The Guardian hosts an Israeli “settler” point-of-view

Cross posted by Yisrael Medad at My Right Word

My good friend Dani Dayan has an op-ed in, of all places, The Guardian.  He had one in the New York Times last July that really upset many left-wing radicals who think freedom of expression is to be limited to their way of thinking formulating politics.

Some extracts and comments from “What you call ‘settlements’ are on solid moral ground”:

…More than 360,000 Israelis live in almost 200 communities across Judea and Samaria, with 200,000 more in East Jerusalem. That’s more than half a million people. Our endeavour stands on solid moral ground.

This week marks 46 years since the agonising days of June 1967, when the Arab world physically tried to annihilate Israel. We defeated them and liberated the strategic hills that overlook 70% of Israel’s population. If partition of this contested land was ever the just solution to the conflict, it ceased the moment one side refused.

I would add, to fine-tune the piece: just as the indigenous Arabs rejected a partition proposal during World War I in the form of the Sykes-Picot arrangement, and as they did in 1937, in 1939 and again in 1947, they undercut their moral standing by being totally uncompromising.

Our communities stand on solid moral ground. Built on vacant land, no settlement stands on the ruins of any Arab village…In Judea and Samaria there is ample room for many Jews, many Palestinians and peaceful coexistence. Our communities stand on solid moral ground because the right of Jews to live in Shiloh, Hebron or Beth El is inalienable. These sites are the cradles of Jewish civilisation, the birthplace of Hebraic culture. Negating the right of Jews to live in these historic parts of the Jewish homeland would be morally wrong.

It is also quite contrary to legal rights Jews hold to their patrimony, recognized over the centuries by all the leading nations and religions and confirmed through the Balfour Declaration, the 1919 Versailles Peace Conference, the 1920 Sam Remo Conference and the 1922 League of Nations.

Unfortunately, too many people view as moral the necessity of the establishment of a Palestinian state and ignore the historic and legal aspects of Jewish national rights in the Land of Israel as well as the history and the character of the conflict over the last 90 years or so.

Moreover, many people, too many, say that Biblical narratives, even if true and confirmed by archaeological science, are irrelevant and I presume they would interpret this reference -“…Shiloh, Hebron or Beth El is inalienable.
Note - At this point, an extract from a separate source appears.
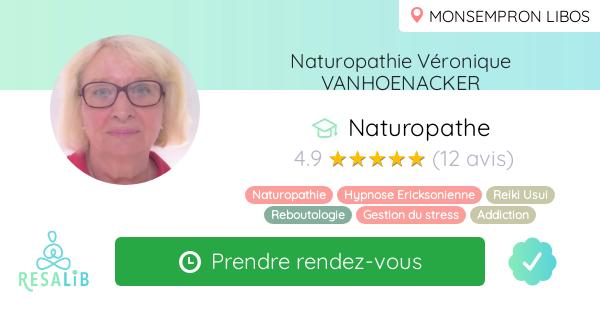 Consulter le profil de Naturopathie Vitalite sur Resalib l'annuaire des médecines douces et des thérapeutes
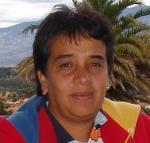 Sandra Yubelly Garcia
These sites are the cradles of Jewish civilisation, the birthplace of Hebraic culture” – as a Biblical reference.  But “biblical” does not mean only “religious” or “theological”.  There is an objective truth in the Biblical narrative.
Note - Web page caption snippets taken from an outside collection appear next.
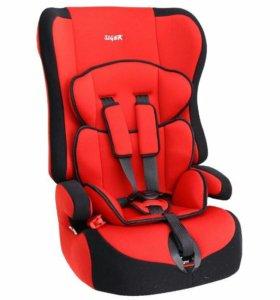 Детское автомобильное кресло Siger Praim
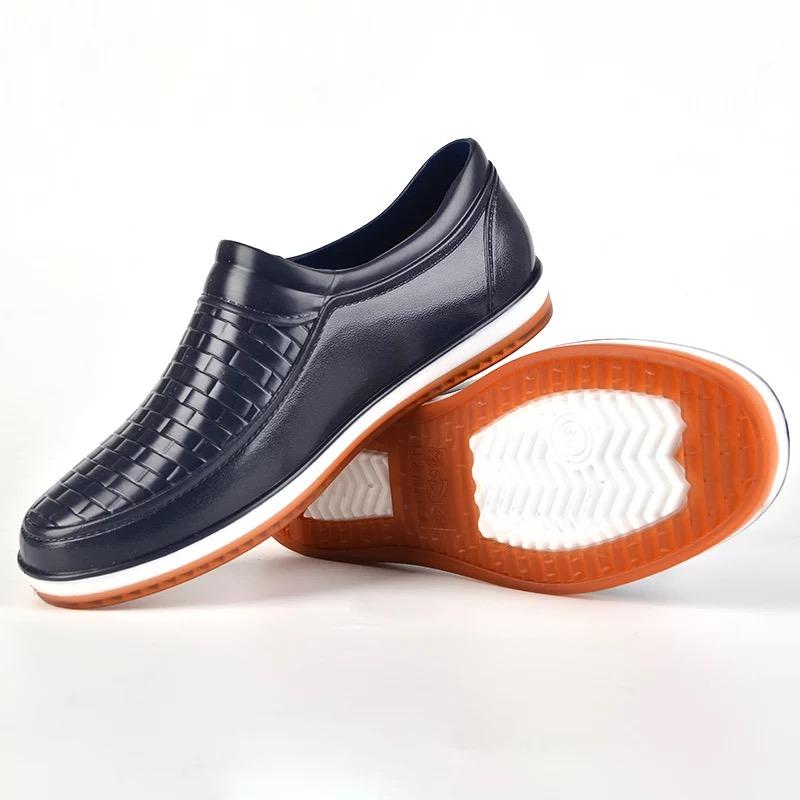 夏季低帮雨鞋男时尚短筒雨靴防滑防水鞋厨房厨师轻便工作浅口胶鞋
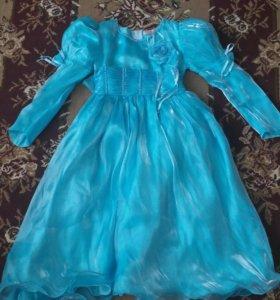 Платье на5-7лет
What could be added to this claim is that Jews lived in these areas not only 2000 years ago but throughout the past 2000 years, in every century thereof, and until 1948.

It was the Arabs that practiced ethnic cleansing through terror and depopulated Jewish communities in Gaza, Hebron and Jerusalem’s Old City.  That is not only a strike at our historic right but very much immoral.

Dani concludes:

After 20 years of failed attempts to reach a two-state solution, isn’t it time we admit our failures and move on? The time has come to invest in new, innovative paths to peace that unite people through acts of mutual respect. The first step is to stop the demonisation of our communities and acknowledge that settlements aren’t the problem – but rather an integral part of any future solution.

And we need to formulate a second step.  That would be the idea of retention.  Then we can move on to other intermediate forms of self-rule.  Only then and after a testing period can we even contemplate anything further.